**Given problem A:** Count the lines in the records below that contain the string "pyautogui", and give only that number.

**Selected passage:**
-.-.-

Another nightmare scenario! I suppose if we all select a different one we could visit each other and listen to them all.


----------



## Ethereality (Apr 6, 2019)

I didn't expect to get sad thinking about this topic. What a question! In this scenario, if you can't decide then you'll be left with no composer for the rest of your life. But you have months to think about it for a while.

The 15 max options I chose based on most-common niche inclusions, not necessarily on who always makes the Top 15. Please don't hesitate at all to vote for other, that's what I wanted it there for!

This question is literally going to require me to diary entry my day-to-day mental state and noting my progressions and setbacks. Let's start with Schubert this week, I hear he has many universal qualities.










_Two weeks past on only Schubert. I'm noticing either a burning or freezing sensation in my left leg, oh, and I've lost most of my hair._


----------



## HenryPenfold (Apr 29, 2018)

Wow! That was really difficult. It took me 1.3 seconds to choose Beethoven.


----------



## janxharris (May 24, 2010)

-.-.-

**Provided information:**
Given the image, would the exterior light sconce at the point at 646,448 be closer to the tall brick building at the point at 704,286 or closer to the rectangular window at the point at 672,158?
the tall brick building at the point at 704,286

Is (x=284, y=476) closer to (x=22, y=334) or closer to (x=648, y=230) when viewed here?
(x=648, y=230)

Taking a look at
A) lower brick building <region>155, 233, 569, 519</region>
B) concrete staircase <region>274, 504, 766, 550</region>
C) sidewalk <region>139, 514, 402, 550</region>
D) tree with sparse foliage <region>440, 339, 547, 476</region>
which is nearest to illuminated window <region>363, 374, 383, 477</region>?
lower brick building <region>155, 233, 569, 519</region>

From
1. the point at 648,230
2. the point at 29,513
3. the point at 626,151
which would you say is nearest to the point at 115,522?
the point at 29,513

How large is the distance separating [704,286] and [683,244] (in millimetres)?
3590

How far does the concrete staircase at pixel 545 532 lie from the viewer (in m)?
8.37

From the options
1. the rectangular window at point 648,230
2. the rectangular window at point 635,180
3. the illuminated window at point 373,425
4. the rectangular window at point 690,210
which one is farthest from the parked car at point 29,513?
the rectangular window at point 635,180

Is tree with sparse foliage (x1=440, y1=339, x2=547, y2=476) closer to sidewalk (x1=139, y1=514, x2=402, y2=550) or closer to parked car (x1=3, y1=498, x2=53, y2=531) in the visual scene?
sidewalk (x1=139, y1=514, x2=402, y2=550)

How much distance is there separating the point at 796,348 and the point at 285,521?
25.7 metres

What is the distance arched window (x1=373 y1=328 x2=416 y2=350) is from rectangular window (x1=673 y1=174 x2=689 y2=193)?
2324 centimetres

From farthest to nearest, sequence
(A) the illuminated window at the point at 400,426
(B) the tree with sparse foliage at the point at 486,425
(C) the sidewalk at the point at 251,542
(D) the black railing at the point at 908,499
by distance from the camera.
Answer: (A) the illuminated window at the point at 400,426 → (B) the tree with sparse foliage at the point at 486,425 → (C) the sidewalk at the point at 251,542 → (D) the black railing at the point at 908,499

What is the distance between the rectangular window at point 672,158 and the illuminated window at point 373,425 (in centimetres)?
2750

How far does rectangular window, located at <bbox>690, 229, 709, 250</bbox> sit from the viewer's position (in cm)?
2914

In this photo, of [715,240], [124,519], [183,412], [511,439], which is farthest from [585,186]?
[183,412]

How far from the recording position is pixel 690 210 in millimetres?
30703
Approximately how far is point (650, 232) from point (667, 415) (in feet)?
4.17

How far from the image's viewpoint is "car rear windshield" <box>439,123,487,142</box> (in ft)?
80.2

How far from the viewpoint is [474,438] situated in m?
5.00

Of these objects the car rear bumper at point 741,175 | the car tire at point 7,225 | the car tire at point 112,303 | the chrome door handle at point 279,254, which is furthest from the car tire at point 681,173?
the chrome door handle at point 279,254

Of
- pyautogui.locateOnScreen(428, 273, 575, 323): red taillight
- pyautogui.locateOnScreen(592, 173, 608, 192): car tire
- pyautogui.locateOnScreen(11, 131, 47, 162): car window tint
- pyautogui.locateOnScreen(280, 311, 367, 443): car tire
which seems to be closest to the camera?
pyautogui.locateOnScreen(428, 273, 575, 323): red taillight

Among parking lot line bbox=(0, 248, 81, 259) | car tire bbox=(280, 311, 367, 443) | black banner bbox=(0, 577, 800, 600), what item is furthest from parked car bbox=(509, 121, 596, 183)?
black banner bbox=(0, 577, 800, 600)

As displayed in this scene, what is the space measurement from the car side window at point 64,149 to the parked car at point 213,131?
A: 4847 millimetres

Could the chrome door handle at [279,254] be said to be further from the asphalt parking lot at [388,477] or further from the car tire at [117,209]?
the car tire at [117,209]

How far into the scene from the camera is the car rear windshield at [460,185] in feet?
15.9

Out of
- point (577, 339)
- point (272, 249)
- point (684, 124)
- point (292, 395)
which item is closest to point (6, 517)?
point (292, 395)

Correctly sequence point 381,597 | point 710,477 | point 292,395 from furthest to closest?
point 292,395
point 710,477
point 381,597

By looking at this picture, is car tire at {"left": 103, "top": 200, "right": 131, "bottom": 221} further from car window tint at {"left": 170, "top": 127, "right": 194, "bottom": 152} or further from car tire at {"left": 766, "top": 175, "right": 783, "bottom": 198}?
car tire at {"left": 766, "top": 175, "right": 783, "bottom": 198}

-.-.-

**Given problem B:** Please continue the forum thread about choosing a single composer, picking up after its final line above.

**Written answer A:** 5

**Written answer B:**
----------



## 59540 (May 16, 2021)

Bach. His work is inexhaustible. I could spend a couple of decades on the cantatas alone and still be discovering new things. The depth, breadth and consistent quality in his whole output is mind-boggling.


----------



## VoiceFromTheEther (Aug 6, 2021)

Tchaikovsky

I like Bruckner, but to listen to only Bruckner until the end of my life would fry my mind


----------



## 59540 (May 16, 2021)

janxharris said:


>


That sounds like it's from an album by The Caretaker.


----------



## Art Rock (Nov 28, 2009)

dissident said:


> Bach. His work is inexhaustible. I could spend a couple of decades on the cantatas alone and still be discovering new things. The depth, breadth and consistent quality in his whole output is mind-boggling.


You took the words right out of my mouth...........


----------



## RobertJTh (Sep 19, 2021)

As an organist, I'm supposed to vote for Bach, but Beethoven it is.
It's a toss-up between Bach's technical mastery and Beethoven's intense humanity, and in the end, the choice is clear.


----------



## Olias (Nov 18, 2010)

If I can't have Beethoven's 7th, I don't want to live.


----------



## ORigel (May 7, 2020)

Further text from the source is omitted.